## Übungsaufgaben
• a. Wiederholen Sie wortgetreu die Stelle aus dem Auszug über die Mode-Bloggerin, beginnend mit „Bild: Ascia AKF, Influencerin“ und weiter bis einschließlich „in den Golfmonarchien.“.
• b. Stimmen diese Aussagen mit dem Auszug über die Mode-Bloggerin überein? Antworten Sie jeweils mit Ja oder Nein und zitieren Sie die entscheidenden Worte wörtlich. (i) Ascia Al Faraj stammt aus Kuwait. (ii) Auf ihren Kanälen geht es ausschließlich um Mode und Haarpflege. (iii) Auf ihren Kanälen geht es auch um Geschlechterrollen in der Ehe.

## Auszug zum Lesen
------------------------------------
Bild: Ascia AKF, Influencerin und Model, prangert sexuelle Belästigung in Kuwa…
Berlin taz | Normalerweise geht es bei Ascia Al Faraj um Conditioner für
lockiges Haar oder um die Frage, wie man den Rest seines Outfits
zusammenstellt, wenn man morgens überraschend ein glitzerndes Oberteil im
Kleiderschrank findet, das man ewig nicht getragen hat. Aber auf den
TikTok-, Instagram- und Snapchat-Kanälen der Mode-Bloggerin aus Kuwait
finden sich auch andere Themen: Da geht es um Geschlechterrollen in der Ehe
oder um Rassimus gegen Schwarze Araber*innen in den Golfmonarchien.
------------------------------------
## Vorgegebene Einträge
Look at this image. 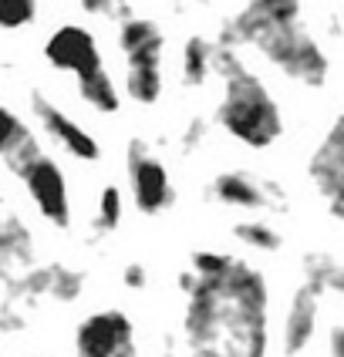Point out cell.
<instances>
[{
	"label": "cell",
	"instance_id": "obj_18",
	"mask_svg": "<svg viewBox=\"0 0 344 357\" xmlns=\"http://www.w3.org/2000/svg\"><path fill=\"white\" fill-rule=\"evenodd\" d=\"M31 253V236L14 219H0V259H27Z\"/></svg>",
	"mask_w": 344,
	"mask_h": 357
},
{
	"label": "cell",
	"instance_id": "obj_4",
	"mask_svg": "<svg viewBox=\"0 0 344 357\" xmlns=\"http://www.w3.org/2000/svg\"><path fill=\"white\" fill-rule=\"evenodd\" d=\"M162 27L149 17H125L119 24V51L125 54V91L139 105H156L162 95Z\"/></svg>",
	"mask_w": 344,
	"mask_h": 357
},
{
	"label": "cell",
	"instance_id": "obj_19",
	"mask_svg": "<svg viewBox=\"0 0 344 357\" xmlns=\"http://www.w3.org/2000/svg\"><path fill=\"white\" fill-rule=\"evenodd\" d=\"M38 20V3L31 0H0V27L3 31H20Z\"/></svg>",
	"mask_w": 344,
	"mask_h": 357
},
{
	"label": "cell",
	"instance_id": "obj_3",
	"mask_svg": "<svg viewBox=\"0 0 344 357\" xmlns=\"http://www.w3.org/2000/svg\"><path fill=\"white\" fill-rule=\"evenodd\" d=\"M213 75L223 78V98L216 105L220 128L246 149H270L283 135V115L263 78L243 64L240 51L223 44L213 51Z\"/></svg>",
	"mask_w": 344,
	"mask_h": 357
},
{
	"label": "cell",
	"instance_id": "obj_11",
	"mask_svg": "<svg viewBox=\"0 0 344 357\" xmlns=\"http://www.w3.org/2000/svg\"><path fill=\"white\" fill-rule=\"evenodd\" d=\"M31 108H34V115H38L40 128L47 132V139L58 142L68 155H75V159H81V162H95L101 155L98 139H91L88 128H81L78 121L71 119V115H64L58 105L47 101L40 91L31 95Z\"/></svg>",
	"mask_w": 344,
	"mask_h": 357
},
{
	"label": "cell",
	"instance_id": "obj_2",
	"mask_svg": "<svg viewBox=\"0 0 344 357\" xmlns=\"http://www.w3.org/2000/svg\"><path fill=\"white\" fill-rule=\"evenodd\" d=\"M216 44L240 51L257 47L281 75L301 81L307 88H321L331 75V58L324 47L304 31L301 3L294 0H257L237 10L223 24Z\"/></svg>",
	"mask_w": 344,
	"mask_h": 357
},
{
	"label": "cell",
	"instance_id": "obj_14",
	"mask_svg": "<svg viewBox=\"0 0 344 357\" xmlns=\"http://www.w3.org/2000/svg\"><path fill=\"white\" fill-rule=\"evenodd\" d=\"M304 283L311 287V290H317V294H341L344 290V270L341 263L331 257V253H324V250H311L307 257H304Z\"/></svg>",
	"mask_w": 344,
	"mask_h": 357
},
{
	"label": "cell",
	"instance_id": "obj_12",
	"mask_svg": "<svg viewBox=\"0 0 344 357\" xmlns=\"http://www.w3.org/2000/svg\"><path fill=\"white\" fill-rule=\"evenodd\" d=\"M321 294L301 283L294 290V297L287 303V317H283V354L294 357L307 351V344L317 334V317H321Z\"/></svg>",
	"mask_w": 344,
	"mask_h": 357
},
{
	"label": "cell",
	"instance_id": "obj_20",
	"mask_svg": "<svg viewBox=\"0 0 344 357\" xmlns=\"http://www.w3.org/2000/svg\"><path fill=\"white\" fill-rule=\"evenodd\" d=\"M206 139H209V121L202 119V115L189 119V125L182 128V152H186V155H193Z\"/></svg>",
	"mask_w": 344,
	"mask_h": 357
},
{
	"label": "cell",
	"instance_id": "obj_16",
	"mask_svg": "<svg viewBox=\"0 0 344 357\" xmlns=\"http://www.w3.org/2000/svg\"><path fill=\"white\" fill-rule=\"evenodd\" d=\"M233 236L240 239L243 246H253V250H263V253H277L283 246V236L277 226H270L267 219H243L233 226Z\"/></svg>",
	"mask_w": 344,
	"mask_h": 357
},
{
	"label": "cell",
	"instance_id": "obj_10",
	"mask_svg": "<svg viewBox=\"0 0 344 357\" xmlns=\"http://www.w3.org/2000/svg\"><path fill=\"white\" fill-rule=\"evenodd\" d=\"M307 176L314 182V189L327 199L331 216L341 219L344 213V119L341 115L331 121L327 135L314 149V155L307 162Z\"/></svg>",
	"mask_w": 344,
	"mask_h": 357
},
{
	"label": "cell",
	"instance_id": "obj_21",
	"mask_svg": "<svg viewBox=\"0 0 344 357\" xmlns=\"http://www.w3.org/2000/svg\"><path fill=\"white\" fill-rule=\"evenodd\" d=\"M125 287H128V290H145V283H149V273H145V266H142V263H128V266H125Z\"/></svg>",
	"mask_w": 344,
	"mask_h": 357
},
{
	"label": "cell",
	"instance_id": "obj_22",
	"mask_svg": "<svg viewBox=\"0 0 344 357\" xmlns=\"http://www.w3.org/2000/svg\"><path fill=\"white\" fill-rule=\"evenodd\" d=\"M327 357H344V327L341 324L331 327V347H327Z\"/></svg>",
	"mask_w": 344,
	"mask_h": 357
},
{
	"label": "cell",
	"instance_id": "obj_5",
	"mask_svg": "<svg viewBox=\"0 0 344 357\" xmlns=\"http://www.w3.org/2000/svg\"><path fill=\"white\" fill-rule=\"evenodd\" d=\"M125 162H128L135 209H139L142 216H159V213H165L176 202V189H172V178L165 172L162 159L142 139H132L128 142V152H125Z\"/></svg>",
	"mask_w": 344,
	"mask_h": 357
},
{
	"label": "cell",
	"instance_id": "obj_9",
	"mask_svg": "<svg viewBox=\"0 0 344 357\" xmlns=\"http://www.w3.org/2000/svg\"><path fill=\"white\" fill-rule=\"evenodd\" d=\"M17 176L24 182V189H27V196L34 199L40 216L51 226L64 229L71 222V196H68V182H64V172H61L58 162L40 152L20 169Z\"/></svg>",
	"mask_w": 344,
	"mask_h": 357
},
{
	"label": "cell",
	"instance_id": "obj_8",
	"mask_svg": "<svg viewBox=\"0 0 344 357\" xmlns=\"http://www.w3.org/2000/svg\"><path fill=\"white\" fill-rule=\"evenodd\" d=\"M209 196L223 206H237V209H257V213H287V192L281 182L260 178L243 169H226L213 178Z\"/></svg>",
	"mask_w": 344,
	"mask_h": 357
},
{
	"label": "cell",
	"instance_id": "obj_17",
	"mask_svg": "<svg viewBox=\"0 0 344 357\" xmlns=\"http://www.w3.org/2000/svg\"><path fill=\"white\" fill-rule=\"evenodd\" d=\"M121 213H125V202H121V192L115 185H105L98 196V209H95V219H91V229L105 236V233H115L121 222Z\"/></svg>",
	"mask_w": 344,
	"mask_h": 357
},
{
	"label": "cell",
	"instance_id": "obj_15",
	"mask_svg": "<svg viewBox=\"0 0 344 357\" xmlns=\"http://www.w3.org/2000/svg\"><path fill=\"white\" fill-rule=\"evenodd\" d=\"M213 51H216V40L193 34L182 47V81L186 84H202V81L213 75Z\"/></svg>",
	"mask_w": 344,
	"mask_h": 357
},
{
	"label": "cell",
	"instance_id": "obj_6",
	"mask_svg": "<svg viewBox=\"0 0 344 357\" xmlns=\"http://www.w3.org/2000/svg\"><path fill=\"white\" fill-rule=\"evenodd\" d=\"M78 357H139L135 327L121 310H98L84 317L75 331Z\"/></svg>",
	"mask_w": 344,
	"mask_h": 357
},
{
	"label": "cell",
	"instance_id": "obj_7",
	"mask_svg": "<svg viewBox=\"0 0 344 357\" xmlns=\"http://www.w3.org/2000/svg\"><path fill=\"white\" fill-rule=\"evenodd\" d=\"M44 58H47V64H54L58 71L75 75L78 84H88V81H95L105 75L98 40L91 38V31L81 27V24H64V27H58V31L47 38V44H44Z\"/></svg>",
	"mask_w": 344,
	"mask_h": 357
},
{
	"label": "cell",
	"instance_id": "obj_1",
	"mask_svg": "<svg viewBox=\"0 0 344 357\" xmlns=\"http://www.w3.org/2000/svg\"><path fill=\"white\" fill-rule=\"evenodd\" d=\"M182 337L189 357H267L270 290L260 270L223 250L193 253Z\"/></svg>",
	"mask_w": 344,
	"mask_h": 357
},
{
	"label": "cell",
	"instance_id": "obj_13",
	"mask_svg": "<svg viewBox=\"0 0 344 357\" xmlns=\"http://www.w3.org/2000/svg\"><path fill=\"white\" fill-rule=\"evenodd\" d=\"M0 155H3V162L10 165L14 176H17L34 155H40L38 135L20 121L10 108H3V105H0Z\"/></svg>",
	"mask_w": 344,
	"mask_h": 357
}]
</instances>
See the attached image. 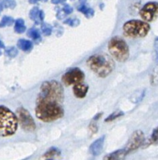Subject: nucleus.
Listing matches in <instances>:
<instances>
[{
  "instance_id": "4be33fe9",
  "label": "nucleus",
  "mask_w": 158,
  "mask_h": 160,
  "mask_svg": "<svg viewBox=\"0 0 158 160\" xmlns=\"http://www.w3.org/2000/svg\"><path fill=\"white\" fill-rule=\"evenodd\" d=\"M41 31L45 35L48 36L51 34V31H52V28L51 27V25L48 24V23H43L41 25Z\"/></svg>"
},
{
  "instance_id": "9d476101",
  "label": "nucleus",
  "mask_w": 158,
  "mask_h": 160,
  "mask_svg": "<svg viewBox=\"0 0 158 160\" xmlns=\"http://www.w3.org/2000/svg\"><path fill=\"white\" fill-rule=\"evenodd\" d=\"M84 79V73L81 70L78 68L73 69L66 72L62 76V81L66 85H75L81 83Z\"/></svg>"
},
{
  "instance_id": "72a5a7b5",
  "label": "nucleus",
  "mask_w": 158,
  "mask_h": 160,
  "mask_svg": "<svg viewBox=\"0 0 158 160\" xmlns=\"http://www.w3.org/2000/svg\"><path fill=\"white\" fill-rule=\"evenodd\" d=\"M2 9H3L2 5V3H0V12H1V11L2 10Z\"/></svg>"
},
{
  "instance_id": "dca6fc26",
  "label": "nucleus",
  "mask_w": 158,
  "mask_h": 160,
  "mask_svg": "<svg viewBox=\"0 0 158 160\" xmlns=\"http://www.w3.org/2000/svg\"><path fill=\"white\" fill-rule=\"evenodd\" d=\"M78 10H79V12H83V13H84V15L87 16V17H92L93 16V14H94V11H93V9H90V8L87 7V6H85V5L84 4H82L79 8H78Z\"/></svg>"
},
{
  "instance_id": "aec40b11",
  "label": "nucleus",
  "mask_w": 158,
  "mask_h": 160,
  "mask_svg": "<svg viewBox=\"0 0 158 160\" xmlns=\"http://www.w3.org/2000/svg\"><path fill=\"white\" fill-rule=\"evenodd\" d=\"M14 23V20L10 17H4L0 21V28H4L6 26H10Z\"/></svg>"
},
{
  "instance_id": "a211bd4d",
  "label": "nucleus",
  "mask_w": 158,
  "mask_h": 160,
  "mask_svg": "<svg viewBox=\"0 0 158 160\" xmlns=\"http://www.w3.org/2000/svg\"><path fill=\"white\" fill-rule=\"evenodd\" d=\"M59 154H60V151L58 148L52 147L46 153H45V155H44V156L42 158L43 159H51V158L55 157V156H59Z\"/></svg>"
},
{
  "instance_id": "20e7f679",
  "label": "nucleus",
  "mask_w": 158,
  "mask_h": 160,
  "mask_svg": "<svg viewBox=\"0 0 158 160\" xmlns=\"http://www.w3.org/2000/svg\"><path fill=\"white\" fill-rule=\"evenodd\" d=\"M36 117L44 122H52L62 118L64 111L62 106H47V105H36Z\"/></svg>"
},
{
  "instance_id": "423d86ee",
  "label": "nucleus",
  "mask_w": 158,
  "mask_h": 160,
  "mask_svg": "<svg viewBox=\"0 0 158 160\" xmlns=\"http://www.w3.org/2000/svg\"><path fill=\"white\" fill-rule=\"evenodd\" d=\"M151 26L147 23L139 20H129L123 25V31L130 38H143L148 34Z\"/></svg>"
},
{
  "instance_id": "b1692460",
  "label": "nucleus",
  "mask_w": 158,
  "mask_h": 160,
  "mask_svg": "<svg viewBox=\"0 0 158 160\" xmlns=\"http://www.w3.org/2000/svg\"><path fill=\"white\" fill-rule=\"evenodd\" d=\"M6 53L8 56L11 58H13L15 56H17L18 54V50H17V48L15 47H9V48L6 50Z\"/></svg>"
},
{
  "instance_id": "2f4dec72",
  "label": "nucleus",
  "mask_w": 158,
  "mask_h": 160,
  "mask_svg": "<svg viewBox=\"0 0 158 160\" xmlns=\"http://www.w3.org/2000/svg\"><path fill=\"white\" fill-rule=\"evenodd\" d=\"M101 115H102V113H99V114H98V115H97L96 117H94V118H93V119H94V120H97V119H99L100 117H101Z\"/></svg>"
},
{
  "instance_id": "c9c22d12",
  "label": "nucleus",
  "mask_w": 158,
  "mask_h": 160,
  "mask_svg": "<svg viewBox=\"0 0 158 160\" xmlns=\"http://www.w3.org/2000/svg\"><path fill=\"white\" fill-rule=\"evenodd\" d=\"M38 1H39V0H38ZM44 1H47V0H44Z\"/></svg>"
},
{
  "instance_id": "a878e982",
  "label": "nucleus",
  "mask_w": 158,
  "mask_h": 160,
  "mask_svg": "<svg viewBox=\"0 0 158 160\" xmlns=\"http://www.w3.org/2000/svg\"><path fill=\"white\" fill-rule=\"evenodd\" d=\"M65 23L70 25L71 27H76L79 24V20L78 19H68L65 21Z\"/></svg>"
},
{
  "instance_id": "f704fd0d",
  "label": "nucleus",
  "mask_w": 158,
  "mask_h": 160,
  "mask_svg": "<svg viewBox=\"0 0 158 160\" xmlns=\"http://www.w3.org/2000/svg\"><path fill=\"white\" fill-rule=\"evenodd\" d=\"M1 55H2V52L0 51V56H1Z\"/></svg>"
},
{
  "instance_id": "e433bc0d",
  "label": "nucleus",
  "mask_w": 158,
  "mask_h": 160,
  "mask_svg": "<svg viewBox=\"0 0 158 160\" xmlns=\"http://www.w3.org/2000/svg\"><path fill=\"white\" fill-rule=\"evenodd\" d=\"M63 1H65V0H63Z\"/></svg>"
},
{
  "instance_id": "4468645a",
  "label": "nucleus",
  "mask_w": 158,
  "mask_h": 160,
  "mask_svg": "<svg viewBox=\"0 0 158 160\" xmlns=\"http://www.w3.org/2000/svg\"><path fill=\"white\" fill-rule=\"evenodd\" d=\"M17 47H18L20 49L23 50L24 52H27L31 50L33 47L32 42H30L28 40H25V39H20L17 42Z\"/></svg>"
},
{
  "instance_id": "cd10ccee",
  "label": "nucleus",
  "mask_w": 158,
  "mask_h": 160,
  "mask_svg": "<svg viewBox=\"0 0 158 160\" xmlns=\"http://www.w3.org/2000/svg\"><path fill=\"white\" fill-rule=\"evenodd\" d=\"M62 10L64 11V12H65V14H70V13H72V12H73V9L71 7V6H69V5L66 4V5H65V6H64L63 9H62Z\"/></svg>"
},
{
  "instance_id": "c756f323",
  "label": "nucleus",
  "mask_w": 158,
  "mask_h": 160,
  "mask_svg": "<svg viewBox=\"0 0 158 160\" xmlns=\"http://www.w3.org/2000/svg\"><path fill=\"white\" fill-rule=\"evenodd\" d=\"M44 18H45V12L42 10L40 11V19L41 20H43Z\"/></svg>"
},
{
  "instance_id": "6ab92c4d",
  "label": "nucleus",
  "mask_w": 158,
  "mask_h": 160,
  "mask_svg": "<svg viewBox=\"0 0 158 160\" xmlns=\"http://www.w3.org/2000/svg\"><path fill=\"white\" fill-rule=\"evenodd\" d=\"M147 142H148L147 145H151V144H155V145H157L158 144V127H157V128L154 130L152 134H151V137L150 138V139L147 141Z\"/></svg>"
},
{
  "instance_id": "9b49d317",
  "label": "nucleus",
  "mask_w": 158,
  "mask_h": 160,
  "mask_svg": "<svg viewBox=\"0 0 158 160\" xmlns=\"http://www.w3.org/2000/svg\"><path fill=\"white\" fill-rule=\"evenodd\" d=\"M104 139H105V137L104 136H102L100 138H98V140L95 141L91 145H90V152H91L93 156H98L101 153L103 149V146H104Z\"/></svg>"
},
{
  "instance_id": "c85d7f7f",
  "label": "nucleus",
  "mask_w": 158,
  "mask_h": 160,
  "mask_svg": "<svg viewBox=\"0 0 158 160\" xmlns=\"http://www.w3.org/2000/svg\"><path fill=\"white\" fill-rule=\"evenodd\" d=\"M154 52H155L156 60L158 62V38H157L155 41H154Z\"/></svg>"
},
{
  "instance_id": "7c9ffc66",
  "label": "nucleus",
  "mask_w": 158,
  "mask_h": 160,
  "mask_svg": "<svg viewBox=\"0 0 158 160\" xmlns=\"http://www.w3.org/2000/svg\"><path fill=\"white\" fill-rule=\"evenodd\" d=\"M51 1L53 4H58V3H60L62 2H63V0H51Z\"/></svg>"
},
{
  "instance_id": "39448f33",
  "label": "nucleus",
  "mask_w": 158,
  "mask_h": 160,
  "mask_svg": "<svg viewBox=\"0 0 158 160\" xmlns=\"http://www.w3.org/2000/svg\"><path fill=\"white\" fill-rule=\"evenodd\" d=\"M108 51L111 56L118 62H125L129 57V49L127 43L119 37H114L108 43Z\"/></svg>"
},
{
  "instance_id": "f3484780",
  "label": "nucleus",
  "mask_w": 158,
  "mask_h": 160,
  "mask_svg": "<svg viewBox=\"0 0 158 160\" xmlns=\"http://www.w3.org/2000/svg\"><path fill=\"white\" fill-rule=\"evenodd\" d=\"M40 11L41 10L37 7H34L30 12V17H31V20H34L37 23H39V20H41Z\"/></svg>"
},
{
  "instance_id": "2eb2a0df",
  "label": "nucleus",
  "mask_w": 158,
  "mask_h": 160,
  "mask_svg": "<svg viewBox=\"0 0 158 160\" xmlns=\"http://www.w3.org/2000/svg\"><path fill=\"white\" fill-rule=\"evenodd\" d=\"M15 31L18 34H22L26 31V26H25L24 20L23 19H18L15 22Z\"/></svg>"
},
{
  "instance_id": "ddd939ff",
  "label": "nucleus",
  "mask_w": 158,
  "mask_h": 160,
  "mask_svg": "<svg viewBox=\"0 0 158 160\" xmlns=\"http://www.w3.org/2000/svg\"><path fill=\"white\" fill-rule=\"evenodd\" d=\"M127 154L128 152L124 148V149H119L118 151H115L114 152L111 153V154H108L104 159L108 160H122L125 159V157H126Z\"/></svg>"
},
{
  "instance_id": "393cba45",
  "label": "nucleus",
  "mask_w": 158,
  "mask_h": 160,
  "mask_svg": "<svg viewBox=\"0 0 158 160\" xmlns=\"http://www.w3.org/2000/svg\"><path fill=\"white\" fill-rule=\"evenodd\" d=\"M2 5L3 8H10L13 9L16 6V2L14 0H2Z\"/></svg>"
},
{
  "instance_id": "1a4fd4ad",
  "label": "nucleus",
  "mask_w": 158,
  "mask_h": 160,
  "mask_svg": "<svg viewBox=\"0 0 158 160\" xmlns=\"http://www.w3.org/2000/svg\"><path fill=\"white\" fill-rule=\"evenodd\" d=\"M144 141L145 138L143 131H140V130L134 131L132 134V135H131V137L129 138L125 149L126 150L128 153L132 151H134V150L137 149L140 146H142Z\"/></svg>"
},
{
  "instance_id": "7ed1b4c3",
  "label": "nucleus",
  "mask_w": 158,
  "mask_h": 160,
  "mask_svg": "<svg viewBox=\"0 0 158 160\" xmlns=\"http://www.w3.org/2000/svg\"><path fill=\"white\" fill-rule=\"evenodd\" d=\"M18 126L17 117L10 109L0 106V136L8 137L15 134Z\"/></svg>"
},
{
  "instance_id": "412c9836",
  "label": "nucleus",
  "mask_w": 158,
  "mask_h": 160,
  "mask_svg": "<svg viewBox=\"0 0 158 160\" xmlns=\"http://www.w3.org/2000/svg\"><path fill=\"white\" fill-rule=\"evenodd\" d=\"M27 34L29 37H31V38H33L34 40H37V39L40 38L41 37L40 31H39V30L36 29V28H31V29H30Z\"/></svg>"
},
{
  "instance_id": "f03ea898",
  "label": "nucleus",
  "mask_w": 158,
  "mask_h": 160,
  "mask_svg": "<svg viewBox=\"0 0 158 160\" xmlns=\"http://www.w3.org/2000/svg\"><path fill=\"white\" fill-rule=\"evenodd\" d=\"M87 64L89 68L100 78H106L115 69L113 59L104 53H98L91 56L87 59Z\"/></svg>"
},
{
  "instance_id": "473e14b6",
  "label": "nucleus",
  "mask_w": 158,
  "mask_h": 160,
  "mask_svg": "<svg viewBox=\"0 0 158 160\" xmlns=\"http://www.w3.org/2000/svg\"><path fill=\"white\" fill-rule=\"evenodd\" d=\"M0 48H5V45L3 44V42L0 40Z\"/></svg>"
},
{
  "instance_id": "bb28decb",
  "label": "nucleus",
  "mask_w": 158,
  "mask_h": 160,
  "mask_svg": "<svg viewBox=\"0 0 158 160\" xmlns=\"http://www.w3.org/2000/svg\"><path fill=\"white\" fill-rule=\"evenodd\" d=\"M89 131L90 134H94L98 131V126L95 123H91L89 126Z\"/></svg>"
},
{
  "instance_id": "f257e3e1",
  "label": "nucleus",
  "mask_w": 158,
  "mask_h": 160,
  "mask_svg": "<svg viewBox=\"0 0 158 160\" xmlns=\"http://www.w3.org/2000/svg\"><path fill=\"white\" fill-rule=\"evenodd\" d=\"M63 99L62 86L56 81H45L41 86L36 103L47 106H62Z\"/></svg>"
},
{
  "instance_id": "6e6552de",
  "label": "nucleus",
  "mask_w": 158,
  "mask_h": 160,
  "mask_svg": "<svg viewBox=\"0 0 158 160\" xmlns=\"http://www.w3.org/2000/svg\"><path fill=\"white\" fill-rule=\"evenodd\" d=\"M140 15L146 22H152L158 17V2H150L140 9Z\"/></svg>"
},
{
  "instance_id": "0eeeda50",
  "label": "nucleus",
  "mask_w": 158,
  "mask_h": 160,
  "mask_svg": "<svg viewBox=\"0 0 158 160\" xmlns=\"http://www.w3.org/2000/svg\"><path fill=\"white\" fill-rule=\"evenodd\" d=\"M17 120L21 125L22 128L26 131H34L36 129V125L34 119L31 114L24 108H19L17 111Z\"/></svg>"
},
{
  "instance_id": "f8f14e48",
  "label": "nucleus",
  "mask_w": 158,
  "mask_h": 160,
  "mask_svg": "<svg viewBox=\"0 0 158 160\" xmlns=\"http://www.w3.org/2000/svg\"><path fill=\"white\" fill-rule=\"evenodd\" d=\"M88 89V86L82 84V82H81L75 84L74 87H73V93H74L75 96L77 97V98H84L87 95Z\"/></svg>"
},
{
  "instance_id": "5701e85b",
  "label": "nucleus",
  "mask_w": 158,
  "mask_h": 160,
  "mask_svg": "<svg viewBox=\"0 0 158 160\" xmlns=\"http://www.w3.org/2000/svg\"><path fill=\"white\" fill-rule=\"evenodd\" d=\"M122 115H124V113H123L122 111H115V112H113L112 114H111L110 116H109L108 117L107 119L105 120L106 122H109V121H112V120H115V119L118 118L119 117H122Z\"/></svg>"
}]
</instances>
------------------------------------
## Ergebnisse je Aufgabe
• a.
Bild: Ascia AKF, Influencerin und Model, prangert sexuelle Belästigung in Kuwa…
Berlin taz | Normalerweise geht es bei Ascia Al Faraj um Conditioner für
lockiges Haar oder um die Frage, wie man den Rest seines Outfits
zusammenstellt, wenn man morgens überraschend ein glitzerndes Oberteil im
Kleiderschrank findet, das man ewig nicht getragen hat. Aber auf den
TikTok-, Instagram- und Snapchat-Kanälen der Mode-Bloggerin aus Kuwait
finden sich auch andere Themen: Da geht es um Geschlechterrollen in der Ehe
oder um Rassimus gegen Schwarze Araber*innen in den Golfmonarchien.

• b.
(i) Ja: „der Mode-Bloggerin aus Kuwait“
(ii) Nein: „finden sich auch andere Themen“
(iii) Ja: „Da geht es um Geschlechterrollen in der Ehe“